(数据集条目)
-*-
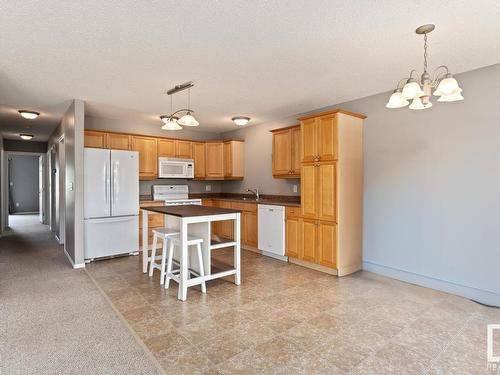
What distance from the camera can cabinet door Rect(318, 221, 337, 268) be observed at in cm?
400

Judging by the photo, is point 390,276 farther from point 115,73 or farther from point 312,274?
point 115,73

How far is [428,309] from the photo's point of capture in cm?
296

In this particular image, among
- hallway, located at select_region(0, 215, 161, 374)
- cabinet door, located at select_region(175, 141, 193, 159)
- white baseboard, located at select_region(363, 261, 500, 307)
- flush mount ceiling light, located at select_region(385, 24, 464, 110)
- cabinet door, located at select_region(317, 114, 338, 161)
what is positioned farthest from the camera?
cabinet door, located at select_region(175, 141, 193, 159)

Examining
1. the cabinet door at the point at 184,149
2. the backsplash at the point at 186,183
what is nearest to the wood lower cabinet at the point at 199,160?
the cabinet door at the point at 184,149

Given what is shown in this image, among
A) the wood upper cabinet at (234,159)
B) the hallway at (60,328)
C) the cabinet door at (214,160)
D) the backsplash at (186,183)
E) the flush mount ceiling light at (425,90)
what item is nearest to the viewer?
the hallway at (60,328)

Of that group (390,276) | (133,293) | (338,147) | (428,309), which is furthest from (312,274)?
(133,293)

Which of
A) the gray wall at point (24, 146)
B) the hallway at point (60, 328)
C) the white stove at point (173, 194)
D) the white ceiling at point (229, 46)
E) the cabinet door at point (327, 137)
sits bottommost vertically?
the hallway at point (60, 328)

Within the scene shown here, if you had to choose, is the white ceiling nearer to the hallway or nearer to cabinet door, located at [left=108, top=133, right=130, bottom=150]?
cabinet door, located at [left=108, top=133, right=130, bottom=150]

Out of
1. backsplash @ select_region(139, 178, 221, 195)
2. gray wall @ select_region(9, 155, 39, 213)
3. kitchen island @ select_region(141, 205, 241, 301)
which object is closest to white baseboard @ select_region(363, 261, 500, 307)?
kitchen island @ select_region(141, 205, 241, 301)

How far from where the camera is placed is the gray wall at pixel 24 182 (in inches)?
453

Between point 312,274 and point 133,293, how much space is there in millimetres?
2311

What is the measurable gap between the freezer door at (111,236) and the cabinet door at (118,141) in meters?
1.37

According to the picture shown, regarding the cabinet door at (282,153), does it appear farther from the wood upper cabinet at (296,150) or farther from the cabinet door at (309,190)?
the cabinet door at (309,190)

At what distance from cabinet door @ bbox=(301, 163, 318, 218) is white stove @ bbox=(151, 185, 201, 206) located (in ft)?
8.16
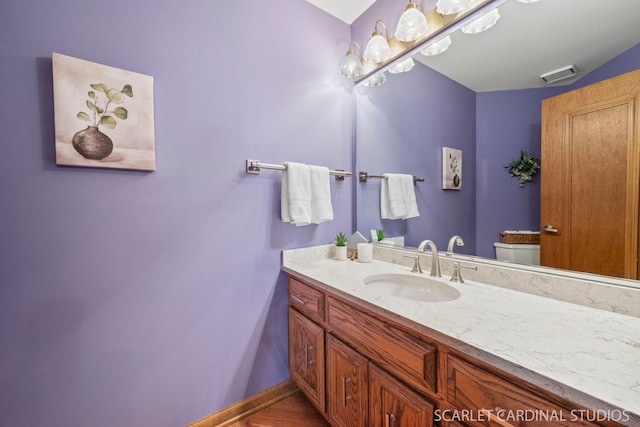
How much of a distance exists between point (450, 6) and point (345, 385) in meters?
1.74

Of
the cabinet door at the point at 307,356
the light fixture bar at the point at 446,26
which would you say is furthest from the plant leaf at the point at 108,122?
the light fixture bar at the point at 446,26

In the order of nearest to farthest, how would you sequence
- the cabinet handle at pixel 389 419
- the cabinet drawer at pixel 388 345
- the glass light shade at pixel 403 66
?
the cabinet drawer at pixel 388 345, the cabinet handle at pixel 389 419, the glass light shade at pixel 403 66

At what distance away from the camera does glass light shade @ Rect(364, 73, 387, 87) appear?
1.62 m

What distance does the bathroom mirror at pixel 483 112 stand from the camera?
82cm

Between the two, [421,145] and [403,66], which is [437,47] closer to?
[403,66]

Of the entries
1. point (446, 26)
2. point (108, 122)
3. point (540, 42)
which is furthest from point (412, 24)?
point (108, 122)

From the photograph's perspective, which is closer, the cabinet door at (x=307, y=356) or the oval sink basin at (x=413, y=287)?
the oval sink basin at (x=413, y=287)

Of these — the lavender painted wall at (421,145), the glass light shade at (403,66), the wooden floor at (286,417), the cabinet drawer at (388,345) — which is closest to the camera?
the cabinet drawer at (388,345)

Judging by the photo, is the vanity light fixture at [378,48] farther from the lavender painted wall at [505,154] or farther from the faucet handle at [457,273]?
the faucet handle at [457,273]

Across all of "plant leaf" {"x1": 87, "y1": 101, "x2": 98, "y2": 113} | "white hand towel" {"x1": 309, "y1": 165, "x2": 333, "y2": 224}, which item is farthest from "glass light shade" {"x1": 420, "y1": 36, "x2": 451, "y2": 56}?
"plant leaf" {"x1": 87, "y1": 101, "x2": 98, "y2": 113}

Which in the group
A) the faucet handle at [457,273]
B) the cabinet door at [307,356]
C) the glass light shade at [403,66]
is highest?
the glass light shade at [403,66]

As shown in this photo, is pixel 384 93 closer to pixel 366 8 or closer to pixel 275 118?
pixel 366 8

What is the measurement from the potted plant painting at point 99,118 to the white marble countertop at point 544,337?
1106 millimetres

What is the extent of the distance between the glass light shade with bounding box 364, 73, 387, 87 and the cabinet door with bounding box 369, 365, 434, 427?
1.60 metres
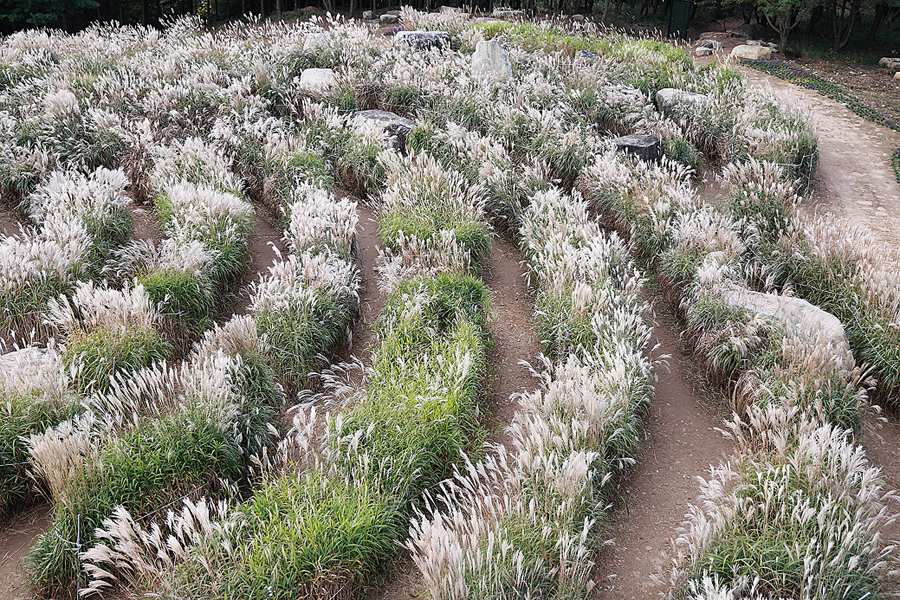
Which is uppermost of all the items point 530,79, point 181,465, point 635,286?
point 530,79

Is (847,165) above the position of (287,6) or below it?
below

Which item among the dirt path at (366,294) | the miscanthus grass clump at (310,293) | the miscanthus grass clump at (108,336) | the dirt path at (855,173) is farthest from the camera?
the dirt path at (855,173)

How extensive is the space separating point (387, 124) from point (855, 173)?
7.55 metres

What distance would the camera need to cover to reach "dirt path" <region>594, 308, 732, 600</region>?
388 cm

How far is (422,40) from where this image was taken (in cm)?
1393

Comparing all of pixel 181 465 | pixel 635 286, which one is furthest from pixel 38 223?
pixel 635 286

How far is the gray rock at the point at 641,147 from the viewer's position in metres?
9.42

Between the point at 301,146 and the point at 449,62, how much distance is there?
4.80 meters

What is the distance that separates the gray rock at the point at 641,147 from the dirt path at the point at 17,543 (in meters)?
8.28

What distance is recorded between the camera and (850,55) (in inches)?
802

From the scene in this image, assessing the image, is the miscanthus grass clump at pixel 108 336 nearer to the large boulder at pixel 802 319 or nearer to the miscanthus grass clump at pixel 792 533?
the miscanthus grass clump at pixel 792 533

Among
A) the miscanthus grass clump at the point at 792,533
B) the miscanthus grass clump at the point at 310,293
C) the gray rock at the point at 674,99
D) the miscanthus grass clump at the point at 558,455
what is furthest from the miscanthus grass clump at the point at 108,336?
the gray rock at the point at 674,99

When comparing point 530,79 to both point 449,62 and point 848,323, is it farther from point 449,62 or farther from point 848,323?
point 848,323

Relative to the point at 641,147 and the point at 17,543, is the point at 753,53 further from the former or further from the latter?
the point at 17,543
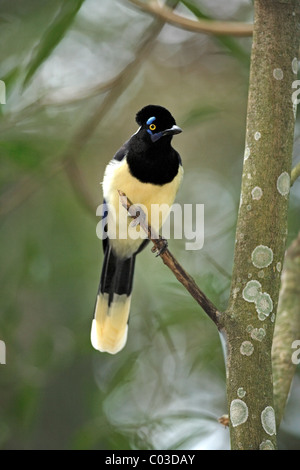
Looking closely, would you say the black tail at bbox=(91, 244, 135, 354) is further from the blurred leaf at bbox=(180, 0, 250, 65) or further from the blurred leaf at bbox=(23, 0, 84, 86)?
the blurred leaf at bbox=(180, 0, 250, 65)

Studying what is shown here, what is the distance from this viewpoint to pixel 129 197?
290 centimetres

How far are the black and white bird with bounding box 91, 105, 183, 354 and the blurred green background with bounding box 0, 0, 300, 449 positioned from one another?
254mm

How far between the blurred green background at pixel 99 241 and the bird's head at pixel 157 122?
408mm

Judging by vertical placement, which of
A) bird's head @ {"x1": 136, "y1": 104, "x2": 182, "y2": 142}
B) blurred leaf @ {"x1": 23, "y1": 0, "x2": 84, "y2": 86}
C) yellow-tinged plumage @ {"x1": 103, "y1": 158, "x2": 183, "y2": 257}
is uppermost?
blurred leaf @ {"x1": 23, "y1": 0, "x2": 84, "y2": 86}

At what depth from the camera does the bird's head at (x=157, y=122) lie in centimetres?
268

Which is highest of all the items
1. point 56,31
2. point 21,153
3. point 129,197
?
point 56,31

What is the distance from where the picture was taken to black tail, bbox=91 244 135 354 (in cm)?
304

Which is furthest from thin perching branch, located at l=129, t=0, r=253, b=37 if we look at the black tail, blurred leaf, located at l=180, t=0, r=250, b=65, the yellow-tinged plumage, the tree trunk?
the black tail

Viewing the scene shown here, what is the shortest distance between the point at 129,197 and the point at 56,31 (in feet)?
2.40

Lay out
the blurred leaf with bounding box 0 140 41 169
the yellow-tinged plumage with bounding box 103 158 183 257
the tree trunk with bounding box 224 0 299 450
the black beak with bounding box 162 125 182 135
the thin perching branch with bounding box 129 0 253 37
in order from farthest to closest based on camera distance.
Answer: the blurred leaf with bounding box 0 140 41 169, the yellow-tinged plumage with bounding box 103 158 183 257, the thin perching branch with bounding box 129 0 253 37, the black beak with bounding box 162 125 182 135, the tree trunk with bounding box 224 0 299 450

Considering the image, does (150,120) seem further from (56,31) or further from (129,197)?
(56,31)

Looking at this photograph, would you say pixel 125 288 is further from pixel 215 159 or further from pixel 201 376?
pixel 215 159

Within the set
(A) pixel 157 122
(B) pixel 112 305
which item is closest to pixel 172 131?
(A) pixel 157 122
-*-
» 问题描述
请将从含有"Considering the image, does"的那一行起至条目末尾的各行以 JSON 字符串列表的形式给出，首尾两行均包括在内，每行对应一个字符串，空行略去。

» 本题解答
[
  "Considering the image, does (150,120) seem further from (56,31) or further from (129,197)?",
  "(56,31)",
  "Looking at this photograph, would you say pixel 125 288 is further from pixel 215 159 or further from pixel 201 376?",
  "pixel 215 159",
  "Within the set",
  "(A) pixel 157 122",
  "(B) pixel 112 305",
  "which item is closest to pixel 172 131?",
  "(A) pixel 157 122"
]